篠原金融塾 日本の投資家にとって今年はどんな年だったのでしょうか? 

財務省は、1、居住者による対外証券投資、2、非居住者による対内証券投資の状況を週次で公表している。12/5に最新データが公表されたが、2019年11月末までのデータが公表されている。


まずは居住者(日本人)による対外証券投資の状況を見てみる。


日本人は2019年に外国株式・投資ファンドをネットで2兆2千億円買越。2018年は、7兆7千億円の買越だったので、今年は昨年と比べると慎重だったということでしょうか。10月末までのデータでは、生保、投資信託委託会社等は大きく買越だが、銀行が大きく売越だったのが影響している。

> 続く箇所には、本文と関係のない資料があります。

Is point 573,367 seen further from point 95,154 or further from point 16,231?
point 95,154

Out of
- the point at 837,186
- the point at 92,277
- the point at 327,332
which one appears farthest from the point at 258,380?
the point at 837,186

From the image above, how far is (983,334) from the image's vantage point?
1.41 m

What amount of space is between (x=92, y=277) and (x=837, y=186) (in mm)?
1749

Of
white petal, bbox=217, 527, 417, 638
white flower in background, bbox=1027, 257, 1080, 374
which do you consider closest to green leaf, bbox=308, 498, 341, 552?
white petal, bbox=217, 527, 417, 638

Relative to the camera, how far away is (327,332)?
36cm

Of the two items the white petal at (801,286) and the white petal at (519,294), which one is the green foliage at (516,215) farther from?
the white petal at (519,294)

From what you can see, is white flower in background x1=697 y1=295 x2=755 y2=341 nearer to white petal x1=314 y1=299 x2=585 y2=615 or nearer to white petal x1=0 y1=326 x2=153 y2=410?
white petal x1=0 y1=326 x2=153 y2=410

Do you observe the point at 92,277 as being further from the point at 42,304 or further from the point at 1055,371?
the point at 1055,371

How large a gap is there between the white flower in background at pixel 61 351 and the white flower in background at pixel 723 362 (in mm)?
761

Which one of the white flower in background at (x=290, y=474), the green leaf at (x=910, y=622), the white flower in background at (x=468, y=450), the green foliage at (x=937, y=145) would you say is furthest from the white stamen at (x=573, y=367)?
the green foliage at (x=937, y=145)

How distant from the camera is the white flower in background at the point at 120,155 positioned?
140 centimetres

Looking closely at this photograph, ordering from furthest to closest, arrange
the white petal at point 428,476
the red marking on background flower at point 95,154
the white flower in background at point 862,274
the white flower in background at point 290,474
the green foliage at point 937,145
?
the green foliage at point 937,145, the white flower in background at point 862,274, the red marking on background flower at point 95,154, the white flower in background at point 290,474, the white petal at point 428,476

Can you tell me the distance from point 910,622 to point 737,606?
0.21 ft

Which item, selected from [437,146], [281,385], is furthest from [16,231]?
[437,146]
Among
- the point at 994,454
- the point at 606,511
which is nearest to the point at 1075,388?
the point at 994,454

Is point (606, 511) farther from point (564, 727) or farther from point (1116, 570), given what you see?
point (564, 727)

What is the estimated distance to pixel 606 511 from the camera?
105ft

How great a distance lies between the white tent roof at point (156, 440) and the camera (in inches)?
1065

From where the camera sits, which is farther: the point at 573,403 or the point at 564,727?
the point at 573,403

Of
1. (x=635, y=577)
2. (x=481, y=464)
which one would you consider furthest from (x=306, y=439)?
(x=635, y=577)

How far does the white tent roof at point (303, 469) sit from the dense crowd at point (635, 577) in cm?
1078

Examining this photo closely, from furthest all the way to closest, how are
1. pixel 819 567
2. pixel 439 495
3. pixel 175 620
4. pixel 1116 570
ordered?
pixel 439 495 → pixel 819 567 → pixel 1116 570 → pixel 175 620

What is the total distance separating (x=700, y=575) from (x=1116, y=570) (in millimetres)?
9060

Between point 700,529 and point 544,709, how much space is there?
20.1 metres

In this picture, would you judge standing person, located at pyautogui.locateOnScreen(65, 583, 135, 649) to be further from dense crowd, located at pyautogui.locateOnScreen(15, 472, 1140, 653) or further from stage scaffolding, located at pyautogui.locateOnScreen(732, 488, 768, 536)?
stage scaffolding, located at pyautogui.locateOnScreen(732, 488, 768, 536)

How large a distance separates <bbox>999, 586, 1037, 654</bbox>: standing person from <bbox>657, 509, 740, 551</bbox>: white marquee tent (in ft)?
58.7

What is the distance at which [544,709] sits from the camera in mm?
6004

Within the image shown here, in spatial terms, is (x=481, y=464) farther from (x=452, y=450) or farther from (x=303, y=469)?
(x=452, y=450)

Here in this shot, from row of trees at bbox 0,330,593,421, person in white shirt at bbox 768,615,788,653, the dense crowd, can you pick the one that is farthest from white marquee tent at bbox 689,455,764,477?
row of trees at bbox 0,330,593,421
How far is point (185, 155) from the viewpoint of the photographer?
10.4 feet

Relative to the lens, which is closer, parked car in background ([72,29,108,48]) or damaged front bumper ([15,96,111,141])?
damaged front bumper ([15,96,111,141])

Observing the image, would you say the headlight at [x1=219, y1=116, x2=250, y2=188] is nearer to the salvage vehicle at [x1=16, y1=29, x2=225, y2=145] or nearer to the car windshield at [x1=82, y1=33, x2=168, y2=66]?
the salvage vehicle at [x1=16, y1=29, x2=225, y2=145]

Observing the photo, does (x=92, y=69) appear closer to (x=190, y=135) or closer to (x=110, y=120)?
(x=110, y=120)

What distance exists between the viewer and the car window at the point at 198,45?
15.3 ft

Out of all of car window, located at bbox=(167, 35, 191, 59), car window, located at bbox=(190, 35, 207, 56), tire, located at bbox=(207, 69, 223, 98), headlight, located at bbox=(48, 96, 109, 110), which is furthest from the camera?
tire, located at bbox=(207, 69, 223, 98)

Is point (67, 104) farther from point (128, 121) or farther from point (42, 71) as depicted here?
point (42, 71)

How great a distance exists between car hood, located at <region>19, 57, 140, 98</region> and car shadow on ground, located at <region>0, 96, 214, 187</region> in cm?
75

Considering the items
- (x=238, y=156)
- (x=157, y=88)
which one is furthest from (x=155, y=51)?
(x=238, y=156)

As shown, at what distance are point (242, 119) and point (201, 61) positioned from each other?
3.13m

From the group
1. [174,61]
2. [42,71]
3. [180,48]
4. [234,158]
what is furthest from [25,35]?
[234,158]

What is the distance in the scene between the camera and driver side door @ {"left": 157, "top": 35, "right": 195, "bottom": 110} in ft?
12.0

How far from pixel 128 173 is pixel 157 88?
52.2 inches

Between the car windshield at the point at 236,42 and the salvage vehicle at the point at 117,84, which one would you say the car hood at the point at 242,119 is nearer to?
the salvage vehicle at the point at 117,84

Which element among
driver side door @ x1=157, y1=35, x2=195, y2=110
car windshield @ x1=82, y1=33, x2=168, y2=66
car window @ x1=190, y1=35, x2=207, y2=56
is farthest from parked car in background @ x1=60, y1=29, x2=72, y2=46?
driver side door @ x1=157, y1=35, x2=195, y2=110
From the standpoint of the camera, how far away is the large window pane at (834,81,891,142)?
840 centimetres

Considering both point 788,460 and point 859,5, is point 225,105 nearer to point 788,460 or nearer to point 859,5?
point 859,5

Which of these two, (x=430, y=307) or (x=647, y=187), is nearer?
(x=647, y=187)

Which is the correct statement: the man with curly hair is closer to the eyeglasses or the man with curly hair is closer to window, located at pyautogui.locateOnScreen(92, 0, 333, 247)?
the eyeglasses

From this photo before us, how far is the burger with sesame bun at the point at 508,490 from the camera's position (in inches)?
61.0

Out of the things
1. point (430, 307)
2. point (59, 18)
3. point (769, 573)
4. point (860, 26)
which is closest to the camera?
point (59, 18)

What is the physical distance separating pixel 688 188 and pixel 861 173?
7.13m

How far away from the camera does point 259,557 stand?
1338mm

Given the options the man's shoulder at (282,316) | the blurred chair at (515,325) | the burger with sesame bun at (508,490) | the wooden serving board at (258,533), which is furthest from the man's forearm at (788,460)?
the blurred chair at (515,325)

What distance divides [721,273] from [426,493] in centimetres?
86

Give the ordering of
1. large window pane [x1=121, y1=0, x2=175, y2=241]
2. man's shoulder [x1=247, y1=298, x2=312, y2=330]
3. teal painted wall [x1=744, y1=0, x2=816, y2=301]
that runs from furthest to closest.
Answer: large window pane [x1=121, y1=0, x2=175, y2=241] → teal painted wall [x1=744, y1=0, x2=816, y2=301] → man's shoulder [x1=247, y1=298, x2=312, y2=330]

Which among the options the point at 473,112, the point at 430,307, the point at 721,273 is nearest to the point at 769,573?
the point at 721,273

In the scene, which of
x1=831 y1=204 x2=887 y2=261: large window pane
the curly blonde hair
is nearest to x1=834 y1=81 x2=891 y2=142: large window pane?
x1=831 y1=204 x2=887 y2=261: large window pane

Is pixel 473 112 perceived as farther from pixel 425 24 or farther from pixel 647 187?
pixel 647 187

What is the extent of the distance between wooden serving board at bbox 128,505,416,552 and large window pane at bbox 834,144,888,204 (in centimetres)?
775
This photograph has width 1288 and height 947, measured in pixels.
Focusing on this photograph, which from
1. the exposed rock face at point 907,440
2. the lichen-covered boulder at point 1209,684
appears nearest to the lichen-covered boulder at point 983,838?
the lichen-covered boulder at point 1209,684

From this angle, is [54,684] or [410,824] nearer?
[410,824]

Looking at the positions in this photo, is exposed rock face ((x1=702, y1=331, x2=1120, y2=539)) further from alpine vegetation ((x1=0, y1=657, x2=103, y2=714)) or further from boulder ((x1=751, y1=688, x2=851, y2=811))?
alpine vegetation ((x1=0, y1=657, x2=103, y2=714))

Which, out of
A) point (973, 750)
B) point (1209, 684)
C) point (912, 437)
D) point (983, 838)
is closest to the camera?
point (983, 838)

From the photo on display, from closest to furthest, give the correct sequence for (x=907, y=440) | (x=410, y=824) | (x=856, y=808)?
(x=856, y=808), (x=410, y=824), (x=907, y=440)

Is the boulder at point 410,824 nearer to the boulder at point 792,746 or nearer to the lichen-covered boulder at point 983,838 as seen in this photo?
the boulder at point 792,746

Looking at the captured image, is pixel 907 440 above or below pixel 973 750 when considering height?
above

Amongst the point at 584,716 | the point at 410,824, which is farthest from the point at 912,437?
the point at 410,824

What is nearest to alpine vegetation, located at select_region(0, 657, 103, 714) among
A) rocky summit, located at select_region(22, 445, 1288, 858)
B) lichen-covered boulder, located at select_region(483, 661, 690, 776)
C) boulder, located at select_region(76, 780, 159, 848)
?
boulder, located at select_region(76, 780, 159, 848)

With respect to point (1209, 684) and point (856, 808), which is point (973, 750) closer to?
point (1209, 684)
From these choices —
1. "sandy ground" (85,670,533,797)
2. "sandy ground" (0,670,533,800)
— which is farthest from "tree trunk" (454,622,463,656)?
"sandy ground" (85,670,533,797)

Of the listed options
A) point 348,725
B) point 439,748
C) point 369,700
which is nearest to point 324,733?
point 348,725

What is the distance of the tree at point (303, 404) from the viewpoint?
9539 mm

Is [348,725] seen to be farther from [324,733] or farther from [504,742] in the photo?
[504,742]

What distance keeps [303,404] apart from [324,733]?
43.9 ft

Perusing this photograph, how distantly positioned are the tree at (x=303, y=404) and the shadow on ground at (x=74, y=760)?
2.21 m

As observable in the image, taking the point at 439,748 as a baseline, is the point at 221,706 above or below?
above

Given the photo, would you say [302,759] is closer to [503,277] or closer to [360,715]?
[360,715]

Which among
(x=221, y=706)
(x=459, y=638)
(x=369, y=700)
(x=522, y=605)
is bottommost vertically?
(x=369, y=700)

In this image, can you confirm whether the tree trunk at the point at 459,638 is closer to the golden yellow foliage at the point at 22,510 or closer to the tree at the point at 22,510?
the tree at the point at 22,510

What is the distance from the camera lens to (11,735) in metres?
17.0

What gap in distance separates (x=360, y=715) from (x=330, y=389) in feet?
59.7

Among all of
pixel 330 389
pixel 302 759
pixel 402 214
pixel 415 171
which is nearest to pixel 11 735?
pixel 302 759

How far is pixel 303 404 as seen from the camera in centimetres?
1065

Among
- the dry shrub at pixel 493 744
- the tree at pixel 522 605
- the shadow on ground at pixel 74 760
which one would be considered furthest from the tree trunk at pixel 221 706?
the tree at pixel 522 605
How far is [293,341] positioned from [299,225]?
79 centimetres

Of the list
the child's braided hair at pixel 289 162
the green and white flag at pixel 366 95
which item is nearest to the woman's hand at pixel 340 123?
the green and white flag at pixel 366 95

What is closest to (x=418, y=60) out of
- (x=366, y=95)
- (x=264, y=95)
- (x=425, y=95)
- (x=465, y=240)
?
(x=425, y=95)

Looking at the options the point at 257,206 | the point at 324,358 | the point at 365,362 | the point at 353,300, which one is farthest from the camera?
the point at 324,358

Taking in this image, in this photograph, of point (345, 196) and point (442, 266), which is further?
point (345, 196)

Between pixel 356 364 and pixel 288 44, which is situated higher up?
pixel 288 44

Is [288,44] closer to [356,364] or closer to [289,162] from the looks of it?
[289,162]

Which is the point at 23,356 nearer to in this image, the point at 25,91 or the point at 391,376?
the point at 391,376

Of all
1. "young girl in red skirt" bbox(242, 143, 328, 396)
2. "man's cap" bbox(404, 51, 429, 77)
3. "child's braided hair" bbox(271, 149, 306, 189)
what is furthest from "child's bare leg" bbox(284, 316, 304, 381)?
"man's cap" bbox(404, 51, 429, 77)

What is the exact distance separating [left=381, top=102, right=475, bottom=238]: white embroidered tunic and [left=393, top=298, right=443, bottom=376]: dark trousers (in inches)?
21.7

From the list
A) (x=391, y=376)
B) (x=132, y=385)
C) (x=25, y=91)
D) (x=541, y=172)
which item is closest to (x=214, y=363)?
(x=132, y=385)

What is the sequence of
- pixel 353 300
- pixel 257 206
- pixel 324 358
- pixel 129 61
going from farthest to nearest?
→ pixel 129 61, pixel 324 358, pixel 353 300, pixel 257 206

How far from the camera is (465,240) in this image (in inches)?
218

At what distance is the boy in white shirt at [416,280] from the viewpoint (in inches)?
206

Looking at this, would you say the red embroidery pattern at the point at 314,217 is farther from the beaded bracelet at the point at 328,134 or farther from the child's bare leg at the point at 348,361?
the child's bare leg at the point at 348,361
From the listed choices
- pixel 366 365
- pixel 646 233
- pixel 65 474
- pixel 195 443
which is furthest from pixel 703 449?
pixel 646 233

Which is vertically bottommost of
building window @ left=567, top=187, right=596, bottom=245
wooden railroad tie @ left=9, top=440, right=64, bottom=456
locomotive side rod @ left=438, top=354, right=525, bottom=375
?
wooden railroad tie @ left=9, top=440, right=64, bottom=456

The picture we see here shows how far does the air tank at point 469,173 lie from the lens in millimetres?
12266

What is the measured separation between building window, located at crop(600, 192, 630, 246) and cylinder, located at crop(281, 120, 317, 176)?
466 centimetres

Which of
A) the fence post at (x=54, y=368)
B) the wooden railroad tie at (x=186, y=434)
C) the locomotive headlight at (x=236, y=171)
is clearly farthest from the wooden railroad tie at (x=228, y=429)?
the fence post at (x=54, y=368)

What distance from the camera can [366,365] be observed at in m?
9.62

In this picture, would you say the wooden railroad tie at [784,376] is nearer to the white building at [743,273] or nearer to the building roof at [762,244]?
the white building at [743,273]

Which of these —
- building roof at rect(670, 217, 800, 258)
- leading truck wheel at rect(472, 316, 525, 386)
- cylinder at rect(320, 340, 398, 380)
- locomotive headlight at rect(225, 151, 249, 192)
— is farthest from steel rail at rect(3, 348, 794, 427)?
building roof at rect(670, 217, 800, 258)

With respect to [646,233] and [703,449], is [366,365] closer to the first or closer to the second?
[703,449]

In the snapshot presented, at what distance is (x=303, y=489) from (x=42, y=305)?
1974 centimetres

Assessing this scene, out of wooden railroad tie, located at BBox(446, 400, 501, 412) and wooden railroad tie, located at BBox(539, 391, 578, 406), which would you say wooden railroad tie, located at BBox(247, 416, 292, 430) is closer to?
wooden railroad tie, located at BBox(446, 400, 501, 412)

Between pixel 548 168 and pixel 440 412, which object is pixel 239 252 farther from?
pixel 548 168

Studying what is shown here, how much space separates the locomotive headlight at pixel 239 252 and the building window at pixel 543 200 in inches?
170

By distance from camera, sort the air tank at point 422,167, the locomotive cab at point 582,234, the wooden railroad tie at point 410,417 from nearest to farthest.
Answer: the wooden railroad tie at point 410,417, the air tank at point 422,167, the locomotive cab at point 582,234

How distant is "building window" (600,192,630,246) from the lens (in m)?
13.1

外国債券中長期債については、ネットで19兆8千億円買越。8兆4千億円の買越だった2018年と比較すると買越額は大幅に増加。10月末までのデータでは、銀行が7兆9千億円、生保が3兆4千億円、信託勘定、投資信託委託会社等が4兆6千億円と全ての投資家が買越。


銀行は海外の景気が下降気味で、外国株式投資には慎重、外国債券の積増しを行っているが、銀行以外の他の業態を見ると、ドル円も安定しており、運用難なのか外株も外債も買増している。


今年はFRBが金融引締から金融緩和にその政策を転換。キャリー収益を見込んだ外債投資、特に社債・モーゲージ債などのスプレッドプロダクトに資金が流入したものと思料。株高・債券高が同時に起こった珍しい年だった。金融緩和は明らかにやりすぎであり、実体経済の押上げ効果は限定的だったものの、金融商品押上げ効果は抜群で、幅広くサポートした年だった。


次に非居住者(外国人)による対内証券投資の状況を見てみる。


外国人は2019年に国内株式・投資ファンドをネットで9百億円売越。6兆8千億円の売越だった2018年と比較すると売越額は減少。


日本国債中長期債については、ネットで11兆円買越。2兆6千億円の買越だった2018年と比べると買越額は大幅に増加。


外国人は日本の金利が大きく上がることはなく、日本株が大きく上がることもないと考えた年だったでしょうか?


来年は米大統領選の年。そして日本では東京オリンピック。どんな年になるのでしょうか?